O meio de comunicação também soube que a empresa paga para produzir os anúncios no âmbito do acordo de US$ 143 milhões é propriedade de Ben Yoho, marido da ex-porta-voz de Noem, Tricia McLaughlin.
O acordo foi então entregue à Safe America Media, dirigida pelo veterano agente republicano Mike McElwain, segundo relatos.
O parceiro de negócios de McElwain, Pat McCarthy, foi contratado durante a campanha eleitoral de Trump em 2024 e ajudou a criar o anúncio ‘Eles/Eles’ do presidente direcionado à ex-vice-presidente Kamala Harris durante a eleição.
Uma fonte próxima da administração Trump disse que o presidente “sabia da campanha e queria que isso acontecesse”. (Foto: Trump e Noem durante uma mesa redonda em outubro de 2025)

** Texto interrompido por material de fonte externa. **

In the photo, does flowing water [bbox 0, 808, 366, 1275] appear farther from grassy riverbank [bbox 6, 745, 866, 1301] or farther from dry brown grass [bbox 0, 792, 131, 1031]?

Trump substituiu Noem pelo senador Mark Wayne Mullin, republicano de Oklahoma.
Uma fonte do DHS achou a informação intrigante, dizendo ao meio de comunicação: ‘Uma pergunta que deveria ser feita é por que McCarthy foi trazido tão de perto para a equipe de campanha no momento da campanha, quando havia muitos compradores de anúncios com quem havia trabalhado nos dois anos anteriores?’
Poucos meses depois, a Casa Branca exigiu que a Safe America Media fosse “considerada” para a campanha publicitária e a Casa Branca os aprovou, disse o relatório.

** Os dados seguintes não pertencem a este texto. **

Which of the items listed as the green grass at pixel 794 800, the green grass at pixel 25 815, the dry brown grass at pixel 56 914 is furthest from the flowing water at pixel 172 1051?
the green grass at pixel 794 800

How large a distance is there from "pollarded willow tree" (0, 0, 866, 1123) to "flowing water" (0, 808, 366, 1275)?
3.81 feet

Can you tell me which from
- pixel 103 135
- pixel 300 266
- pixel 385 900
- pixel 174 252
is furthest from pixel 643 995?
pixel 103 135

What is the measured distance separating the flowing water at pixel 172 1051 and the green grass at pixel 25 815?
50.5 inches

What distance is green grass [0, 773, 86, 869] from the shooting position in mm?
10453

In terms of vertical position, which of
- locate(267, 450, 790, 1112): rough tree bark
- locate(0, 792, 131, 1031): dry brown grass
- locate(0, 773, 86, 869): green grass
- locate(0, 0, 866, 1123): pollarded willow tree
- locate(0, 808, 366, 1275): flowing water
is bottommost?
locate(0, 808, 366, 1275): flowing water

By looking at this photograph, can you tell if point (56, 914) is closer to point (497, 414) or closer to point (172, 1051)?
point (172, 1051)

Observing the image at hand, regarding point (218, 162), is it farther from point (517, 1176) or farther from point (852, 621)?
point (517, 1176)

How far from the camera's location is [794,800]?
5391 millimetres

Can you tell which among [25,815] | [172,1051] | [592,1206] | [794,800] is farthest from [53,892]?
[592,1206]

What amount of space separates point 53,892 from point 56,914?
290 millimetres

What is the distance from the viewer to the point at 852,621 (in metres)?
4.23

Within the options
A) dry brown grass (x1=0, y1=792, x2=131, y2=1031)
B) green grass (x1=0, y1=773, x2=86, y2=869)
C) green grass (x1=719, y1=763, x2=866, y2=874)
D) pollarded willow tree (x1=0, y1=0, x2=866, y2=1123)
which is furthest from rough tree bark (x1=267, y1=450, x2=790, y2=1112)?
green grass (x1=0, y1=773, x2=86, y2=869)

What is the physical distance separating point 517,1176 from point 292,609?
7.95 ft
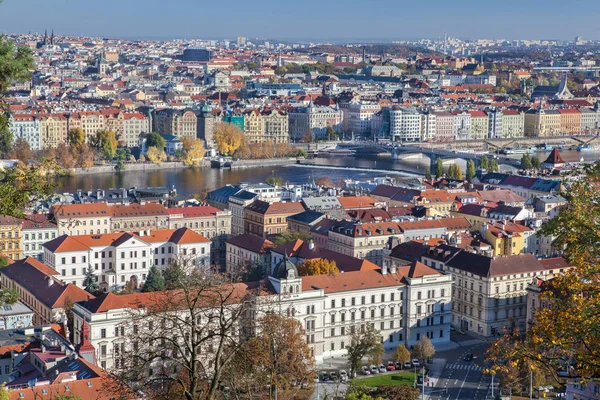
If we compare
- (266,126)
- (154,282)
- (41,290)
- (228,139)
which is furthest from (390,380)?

Existe um registro escrito disso entre o DHS e a Casa Branca, acrescentou o meio de comunicação.
Joseph Folio, advogado que representa a Safe America Media, disse que a empresa ‘apresentou uma proposta e recebeu um contrato para apoiar a campanha nacional de conscientização pública do DHS e comprometeu recursos suficientes para cumprir um cronograma orçamentário acelerado’.
Folio continuou: ‘Esperamos fornecer informações adicionais para abordar imprecisões nos relatórios públicos e garantir que o registro reflita com precisão o escopo e o contexto desse trabalho.’
Noam estava falando em uma conferência sobre aplicação da lei em Nashville quando surgiu a notícia de que ele havia sido demitido por Trump
O Daily Mail entrou em contato com a Casa Branca, DHS e Folio para comentar.
Os anúncios do DHS se tornaram a terceira campanha de marketing mais cara nos EUA nos últimos 10 anos, atrás do Covid PSR e dos anúncios de recrutamento militar.
Noem foi encaminhado para uma investigação criminal pelo Departamento de Justiça por suposto perjúrio envolvendo alegações de que Trump aprovou gastos para sua campanha publicitária.
Os principais democratas do Congresso o encaminharam ao DOJ por “fazer conscientemente declarações falsas sob juramento” ao Congresso.
Uma fonte familiarizada com o assunto disse anteriormente ao Daily Mail que a referência parecia ser “bastante tênue”, mas as questões sobre contratos de publicidade seriam as mais complicadas.